***** DATASET RECORDS

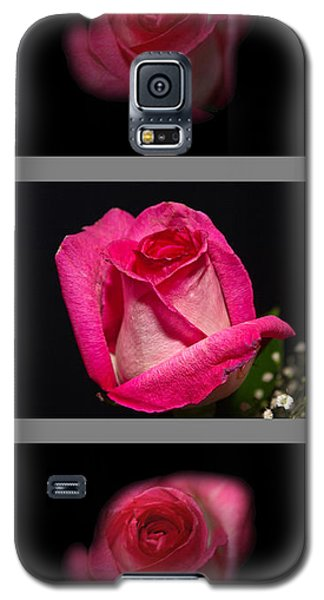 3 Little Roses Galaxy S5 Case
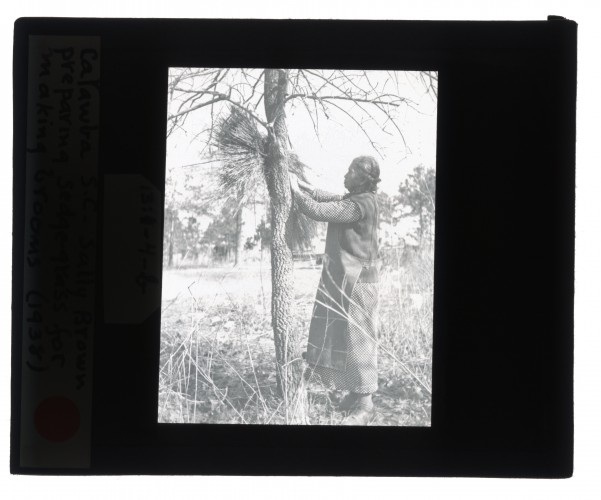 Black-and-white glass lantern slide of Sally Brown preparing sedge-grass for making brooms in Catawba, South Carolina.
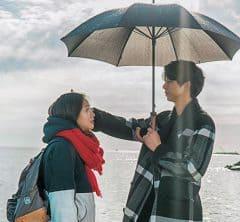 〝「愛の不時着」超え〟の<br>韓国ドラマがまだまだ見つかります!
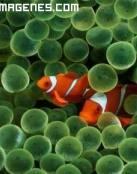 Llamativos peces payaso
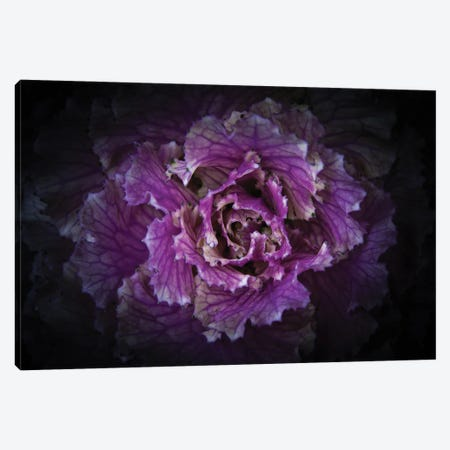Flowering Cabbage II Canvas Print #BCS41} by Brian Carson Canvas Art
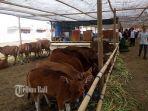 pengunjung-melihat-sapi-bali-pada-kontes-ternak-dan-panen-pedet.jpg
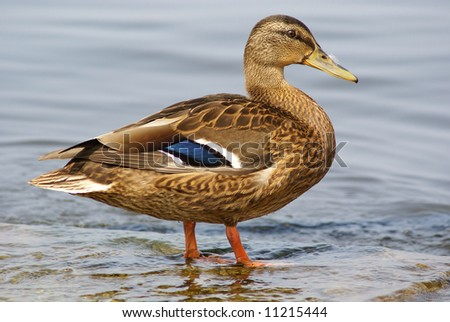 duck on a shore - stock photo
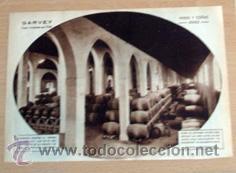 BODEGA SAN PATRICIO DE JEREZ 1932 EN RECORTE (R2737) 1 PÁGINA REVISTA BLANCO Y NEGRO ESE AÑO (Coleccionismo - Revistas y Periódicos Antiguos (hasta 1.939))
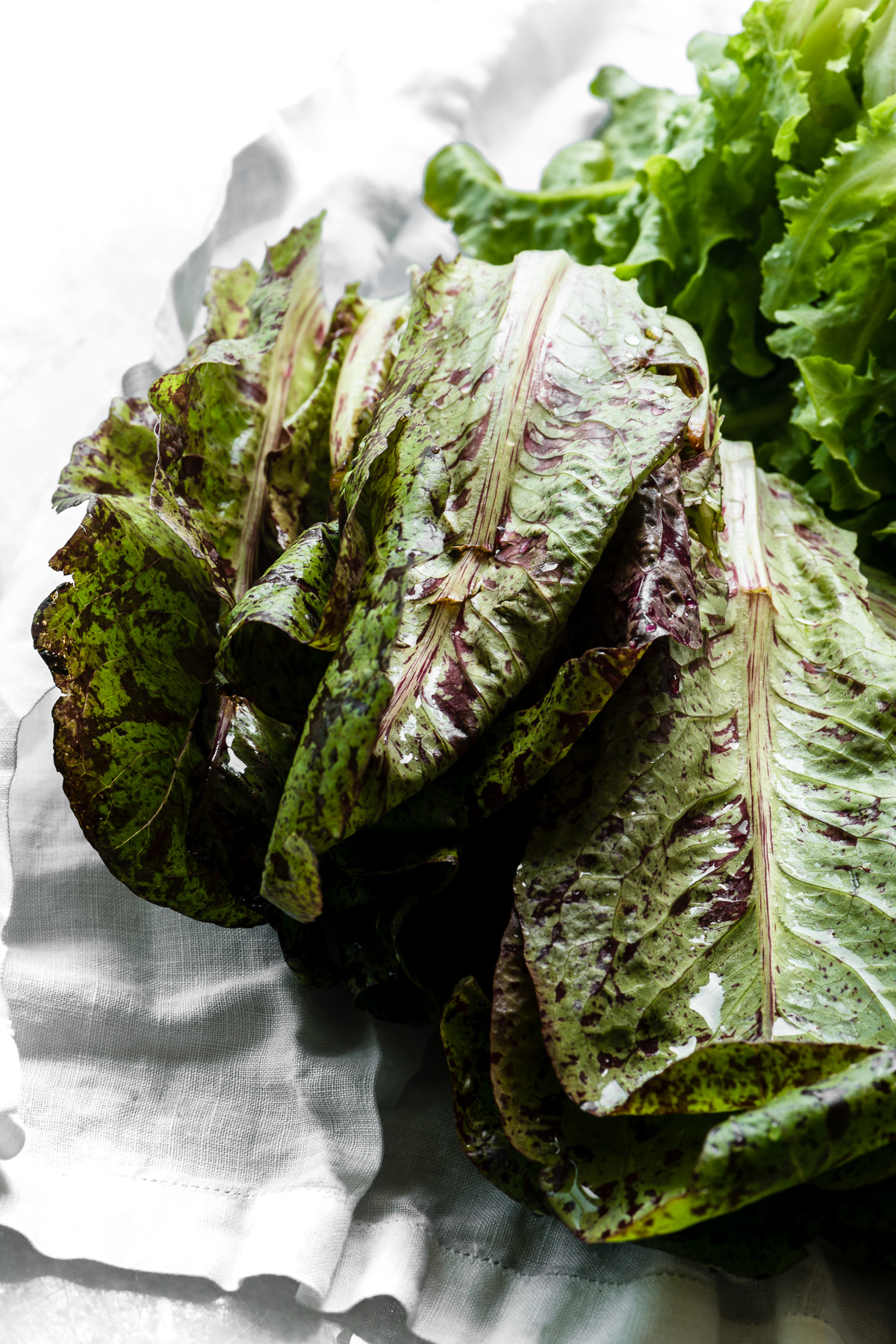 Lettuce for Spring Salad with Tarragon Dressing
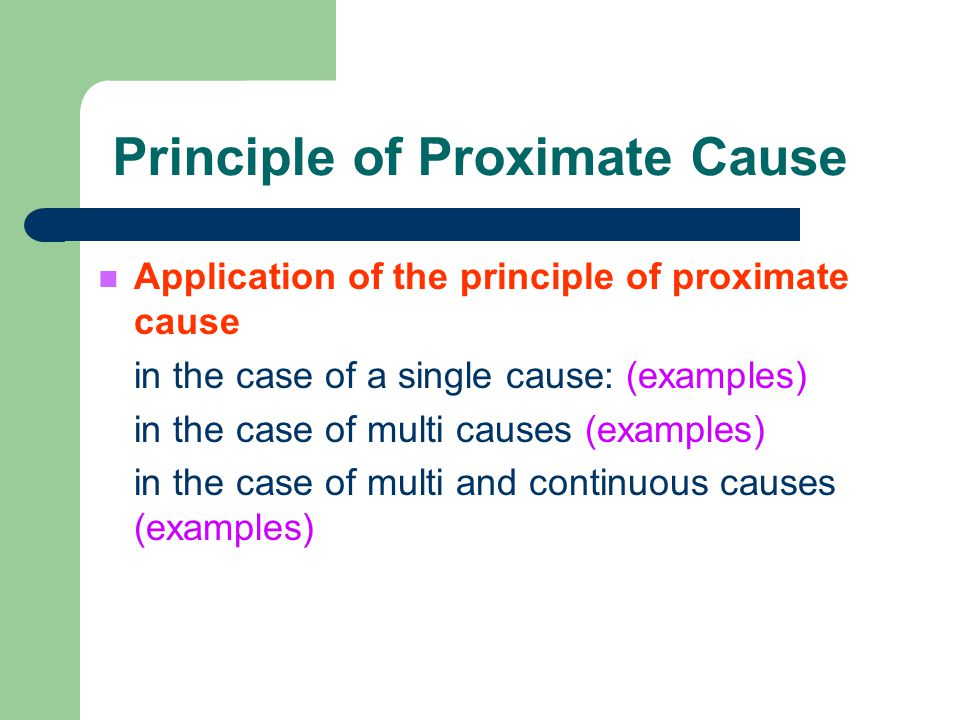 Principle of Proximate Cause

**********

▶ **HOW TO COMPLETE THIS TASK**
Go to the line with "Lettuce for Spring" in the entries above. Reproduce that line and each one after it to the end, exactly and without the pictures.

▶ **RESULT FOR THIS EXERCISE**
 Lettuce for Spring Salad with Tarragon Dressing
 Principle of Proximate Cause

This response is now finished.